The 7 p.m. Reckoning

The next major election is the 2025 Coordinated Election on Tuesday, Nov. 4. To register, Colorado residents can easily do so online via the Secretary of State's website, or in person at the Weld County Clerk and Recorder's office right up to and including Election Day. Voting in Colorado is primarily done through a mail-in ballot system, with ballots being sent to all registered voters starting a few weeks before the election. You can return your completed ballot by mail or at one of the official 24-hour drop-off locations or Voter Service and Polling Centers (VSPCs). In-person voting and ballot replacement services are also available at VSPCs throughout the county leading up to and on Election Day.

Across Weld County, three individuals, connected only by the shared date on that page, Tuesday, Nov. 4, the General Election, were finalizing their voting plans.
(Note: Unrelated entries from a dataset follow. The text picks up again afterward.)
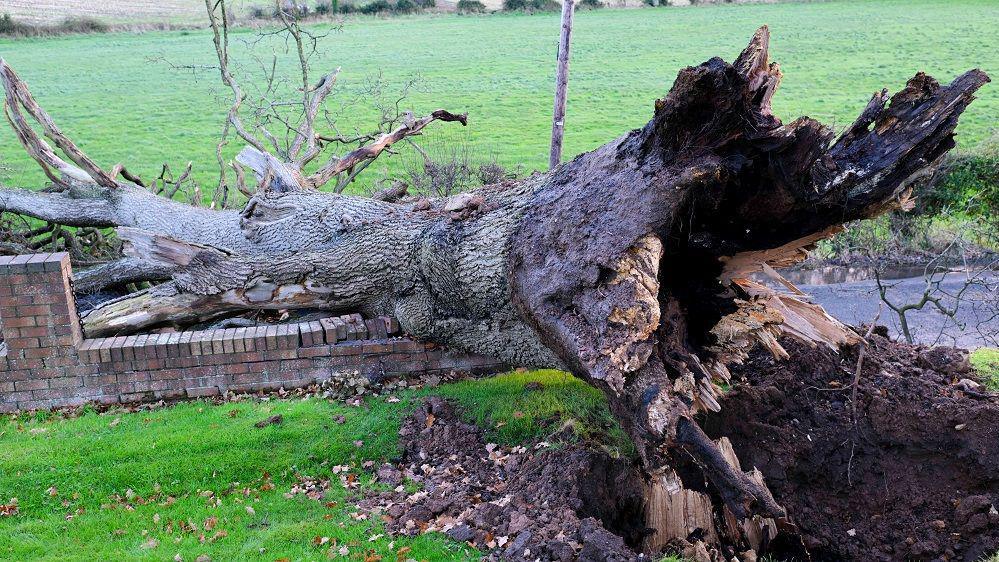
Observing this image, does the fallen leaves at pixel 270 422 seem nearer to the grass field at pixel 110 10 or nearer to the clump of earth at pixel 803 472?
the clump of earth at pixel 803 472

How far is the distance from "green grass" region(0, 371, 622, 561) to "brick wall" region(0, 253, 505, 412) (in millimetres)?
266

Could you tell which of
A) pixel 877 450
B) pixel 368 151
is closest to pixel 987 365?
pixel 877 450

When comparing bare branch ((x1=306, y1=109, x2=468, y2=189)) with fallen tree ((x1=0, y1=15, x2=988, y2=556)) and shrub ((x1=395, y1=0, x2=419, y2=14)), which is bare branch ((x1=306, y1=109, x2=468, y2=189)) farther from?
shrub ((x1=395, y1=0, x2=419, y2=14))

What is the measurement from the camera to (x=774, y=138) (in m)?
4.51

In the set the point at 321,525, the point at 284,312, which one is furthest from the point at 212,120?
the point at 321,525

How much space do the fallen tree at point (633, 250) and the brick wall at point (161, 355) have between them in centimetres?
38

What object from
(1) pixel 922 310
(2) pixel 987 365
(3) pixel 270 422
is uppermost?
(2) pixel 987 365

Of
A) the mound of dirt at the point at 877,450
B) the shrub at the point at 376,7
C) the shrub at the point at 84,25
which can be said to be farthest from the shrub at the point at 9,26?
the mound of dirt at the point at 877,450

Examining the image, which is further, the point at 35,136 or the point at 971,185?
the point at 971,185

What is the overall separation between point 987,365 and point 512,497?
4.10 meters

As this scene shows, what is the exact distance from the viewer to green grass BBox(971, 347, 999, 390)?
595cm

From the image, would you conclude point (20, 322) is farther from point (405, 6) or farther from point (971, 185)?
point (405, 6)

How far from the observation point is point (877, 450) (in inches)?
217

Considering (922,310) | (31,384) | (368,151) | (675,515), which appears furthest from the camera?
(368,151)
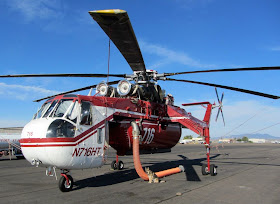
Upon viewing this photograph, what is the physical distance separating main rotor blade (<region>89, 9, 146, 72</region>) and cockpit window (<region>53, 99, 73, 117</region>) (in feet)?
10.0

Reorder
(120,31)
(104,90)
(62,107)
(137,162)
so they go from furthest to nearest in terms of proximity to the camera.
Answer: (104,90) < (137,162) < (62,107) < (120,31)

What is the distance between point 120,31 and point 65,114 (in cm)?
402

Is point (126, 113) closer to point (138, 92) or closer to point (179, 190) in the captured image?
point (138, 92)

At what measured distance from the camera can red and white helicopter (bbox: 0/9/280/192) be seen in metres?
8.84

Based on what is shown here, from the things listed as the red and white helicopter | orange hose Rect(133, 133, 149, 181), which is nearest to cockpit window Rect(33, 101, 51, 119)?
the red and white helicopter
This was no ordinary election; it was a comprehensive moment of civic choice, featuring everything from the pivotal national contests to critical local decisions on the Weld County Commissioner seats and various statewide ballot initiatives that would shape Colorado’s economy and social policy for years to come. The weight of these choices, local, state and federal, lent a gravity to the impending deadline.

For Faith Gibeau, a UNC student, the challenge wasn’t motivation, but paperwork. She had moved cross-country to Greeley for school, and the deadlines felt like moving targets. The process of establishing residency felt tedious and stressful, like an obstacle course designed just for out-of-state students.
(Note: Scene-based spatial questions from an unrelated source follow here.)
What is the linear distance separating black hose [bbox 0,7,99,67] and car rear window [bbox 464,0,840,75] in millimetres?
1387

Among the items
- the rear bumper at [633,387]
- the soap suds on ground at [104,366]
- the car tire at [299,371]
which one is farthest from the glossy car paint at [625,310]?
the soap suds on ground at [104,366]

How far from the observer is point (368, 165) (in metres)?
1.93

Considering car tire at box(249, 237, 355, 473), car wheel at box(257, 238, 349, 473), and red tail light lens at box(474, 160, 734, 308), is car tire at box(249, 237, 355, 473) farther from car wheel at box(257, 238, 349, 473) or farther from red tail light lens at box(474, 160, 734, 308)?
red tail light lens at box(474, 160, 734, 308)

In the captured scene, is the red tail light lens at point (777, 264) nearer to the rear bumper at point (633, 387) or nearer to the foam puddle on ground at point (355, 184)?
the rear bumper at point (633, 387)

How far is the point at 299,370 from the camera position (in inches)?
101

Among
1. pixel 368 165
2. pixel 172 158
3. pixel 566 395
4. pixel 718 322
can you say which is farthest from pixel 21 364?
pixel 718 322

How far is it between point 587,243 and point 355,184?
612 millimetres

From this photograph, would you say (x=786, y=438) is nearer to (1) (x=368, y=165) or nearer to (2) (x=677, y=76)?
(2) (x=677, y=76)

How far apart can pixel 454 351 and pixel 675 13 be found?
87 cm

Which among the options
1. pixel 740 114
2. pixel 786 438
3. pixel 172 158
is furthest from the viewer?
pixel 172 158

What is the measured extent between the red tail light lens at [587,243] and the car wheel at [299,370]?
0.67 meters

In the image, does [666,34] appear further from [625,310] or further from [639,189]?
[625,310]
“As an out-of-state student at UNC, the hardest part was figuring out if I should even vote here or back home,” she confessed to a friend over coffee. “I chose Greeley, but proving residency and getting a new state ID just to register felt like I was back in high school. I'm registered now, but I was worried I wouldn't make the cut-off to get a ballot mailed to my dorm in time.”

Once that initial batch of mail ballots began moving, the election season was officially in full swing, offering every active registered voter a physical connection to the ballot box.
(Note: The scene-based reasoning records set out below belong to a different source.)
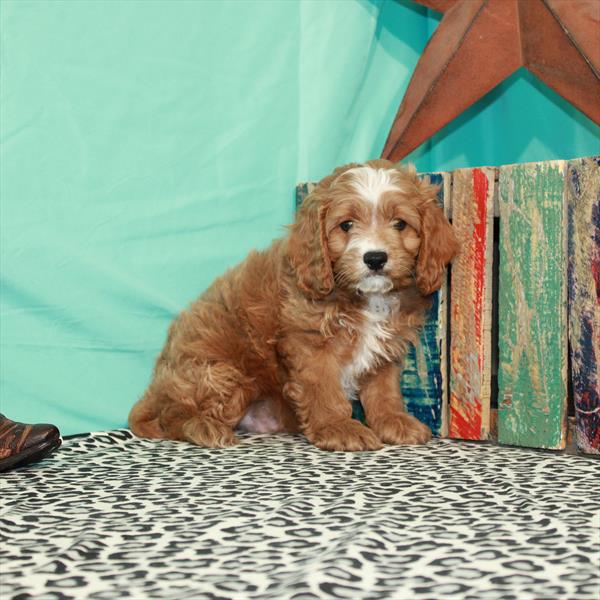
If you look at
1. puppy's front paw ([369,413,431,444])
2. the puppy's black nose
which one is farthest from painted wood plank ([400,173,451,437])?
the puppy's black nose

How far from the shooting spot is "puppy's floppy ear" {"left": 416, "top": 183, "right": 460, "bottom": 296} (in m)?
3.64

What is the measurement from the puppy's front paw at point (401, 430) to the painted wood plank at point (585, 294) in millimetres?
661

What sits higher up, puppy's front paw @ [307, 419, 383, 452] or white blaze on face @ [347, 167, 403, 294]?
white blaze on face @ [347, 167, 403, 294]

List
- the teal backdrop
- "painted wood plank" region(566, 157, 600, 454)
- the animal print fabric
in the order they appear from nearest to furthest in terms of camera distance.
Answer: the animal print fabric < "painted wood plank" region(566, 157, 600, 454) < the teal backdrop

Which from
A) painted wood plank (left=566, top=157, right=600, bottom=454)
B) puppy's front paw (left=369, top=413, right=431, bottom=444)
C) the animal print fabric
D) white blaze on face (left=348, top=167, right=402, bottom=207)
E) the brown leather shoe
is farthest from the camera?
puppy's front paw (left=369, top=413, right=431, bottom=444)

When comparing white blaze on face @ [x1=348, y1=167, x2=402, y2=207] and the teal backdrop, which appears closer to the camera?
white blaze on face @ [x1=348, y1=167, x2=402, y2=207]

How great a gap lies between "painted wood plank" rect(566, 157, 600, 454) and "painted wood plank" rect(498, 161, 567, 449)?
0.12 feet

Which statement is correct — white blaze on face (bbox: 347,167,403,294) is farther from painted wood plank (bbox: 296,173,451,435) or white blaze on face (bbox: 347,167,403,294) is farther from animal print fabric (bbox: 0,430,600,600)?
animal print fabric (bbox: 0,430,600,600)

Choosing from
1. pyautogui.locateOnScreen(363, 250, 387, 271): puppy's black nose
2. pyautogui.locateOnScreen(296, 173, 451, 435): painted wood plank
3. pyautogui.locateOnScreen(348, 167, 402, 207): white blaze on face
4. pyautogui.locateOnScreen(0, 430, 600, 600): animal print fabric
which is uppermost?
pyautogui.locateOnScreen(348, 167, 402, 207): white blaze on face

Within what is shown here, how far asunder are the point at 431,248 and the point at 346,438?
34.9 inches

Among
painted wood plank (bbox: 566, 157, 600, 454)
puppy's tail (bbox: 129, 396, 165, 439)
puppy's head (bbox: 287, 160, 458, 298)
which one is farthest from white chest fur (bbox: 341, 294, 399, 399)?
puppy's tail (bbox: 129, 396, 165, 439)

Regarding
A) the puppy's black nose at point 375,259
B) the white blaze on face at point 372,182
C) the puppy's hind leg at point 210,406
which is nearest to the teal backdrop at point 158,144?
the puppy's hind leg at point 210,406

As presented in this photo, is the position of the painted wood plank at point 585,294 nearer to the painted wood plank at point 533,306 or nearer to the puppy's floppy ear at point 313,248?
the painted wood plank at point 533,306

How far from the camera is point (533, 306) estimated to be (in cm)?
362
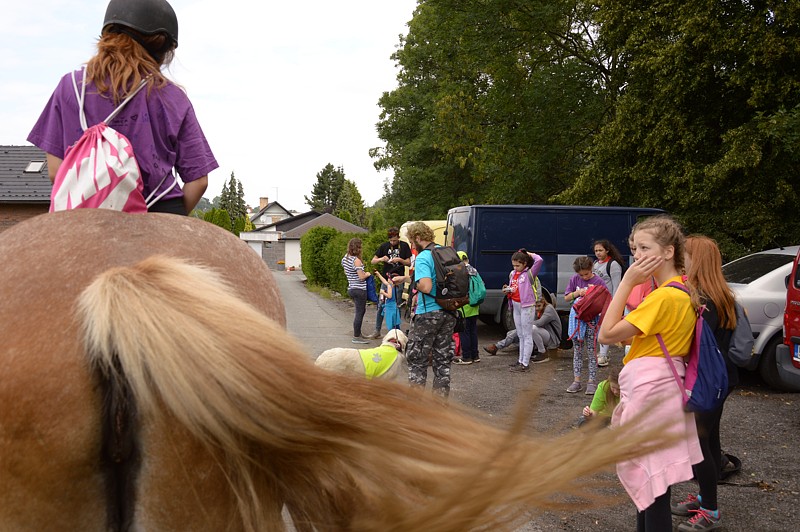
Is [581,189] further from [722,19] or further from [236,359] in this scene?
[236,359]

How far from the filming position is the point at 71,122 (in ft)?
6.72

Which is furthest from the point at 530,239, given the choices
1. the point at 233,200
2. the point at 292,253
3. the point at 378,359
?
the point at 233,200

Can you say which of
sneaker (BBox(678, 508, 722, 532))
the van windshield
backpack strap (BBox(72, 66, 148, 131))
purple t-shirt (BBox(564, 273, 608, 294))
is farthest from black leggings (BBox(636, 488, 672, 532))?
the van windshield

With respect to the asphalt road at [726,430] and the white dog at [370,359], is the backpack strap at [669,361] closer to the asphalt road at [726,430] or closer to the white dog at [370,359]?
the asphalt road at [726,430]

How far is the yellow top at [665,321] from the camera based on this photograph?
3.53m

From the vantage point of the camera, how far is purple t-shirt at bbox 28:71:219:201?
2.01 m

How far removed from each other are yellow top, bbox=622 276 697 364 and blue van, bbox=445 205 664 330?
32.9 feet

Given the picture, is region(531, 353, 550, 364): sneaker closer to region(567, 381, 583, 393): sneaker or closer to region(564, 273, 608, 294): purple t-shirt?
region(564, 273, 608, 294): purple t-shirt

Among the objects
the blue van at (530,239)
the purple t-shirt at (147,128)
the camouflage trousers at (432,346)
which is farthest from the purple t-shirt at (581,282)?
the purple t-shirt at (147,128)

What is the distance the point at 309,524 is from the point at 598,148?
56.4 feet

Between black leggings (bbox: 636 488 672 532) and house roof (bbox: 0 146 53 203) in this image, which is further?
house roof (bbox: 0 146 53 203)

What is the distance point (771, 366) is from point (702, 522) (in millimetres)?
5723

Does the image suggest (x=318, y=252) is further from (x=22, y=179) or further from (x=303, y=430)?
(x=303, y=430)

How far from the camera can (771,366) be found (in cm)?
913
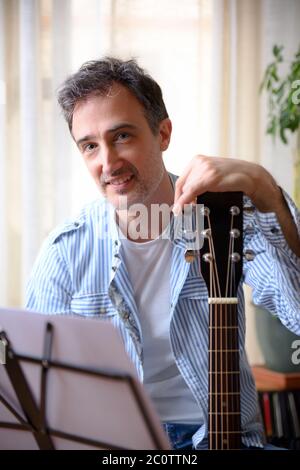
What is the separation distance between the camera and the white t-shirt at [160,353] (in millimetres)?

Laura Palmer, a long-time Greeley resident, didn't worry about the mail date; she worried about time. Her job in Loveland meant she spent ten hours a day outside of Weld County. In a different county, she would have had to race back from Larimer County to find a polling place, but Colorado’s mail-in system was designed for efficiency, prioritizing the voter’s residence.

“I live in Greeley, but I’m in Loveland working most of the day. Honestly, if Colorado didn't mail ballots, I’d never have time to vote!” Palmer explained, tucking her Weld County ballot into her purse a week before Election Day. “I just make sure my Weld County ballot is signed and dropped in a box before 7 p.m. on Election Day. My residence is what matters, not where I clock in.”

Palmer represented the streamlined voter, relying on secure drop-off boxes that required no stamps and no worries about postmarks, because a ballot received even a minute past the 7 p.m. deadline is automatically rejected.

Then there was Mason Peck, a new voter, navigating the civic landscape for the first time. The flexibility of Colorado’s system, online registration, in-person registration, mail ballots and in-person voting, had only amplified his confusion.

“When they said I could register to vote online or in person, and even on Election Day, I got confused,” Peck said. “It's my first time, so I didn't know if I’d done it right online. My plan is just to go to a Voter Service and Polling Center right before Election Day. That way, if anything is wrong with my registration, I can fix it and vote right there, up until 7 p.m.”

Peck understood the ultimate fail-safe: the Voter Service and Polling Centers (VSPCs) are open from 7 a.m. to 7 p.m. on Nov. 4, offering registration, replacement ballots, and in-person voting right up to the final second.

Three voters, three different paths, all converging on the firm, unmoving deadline that united them: 7 p.m.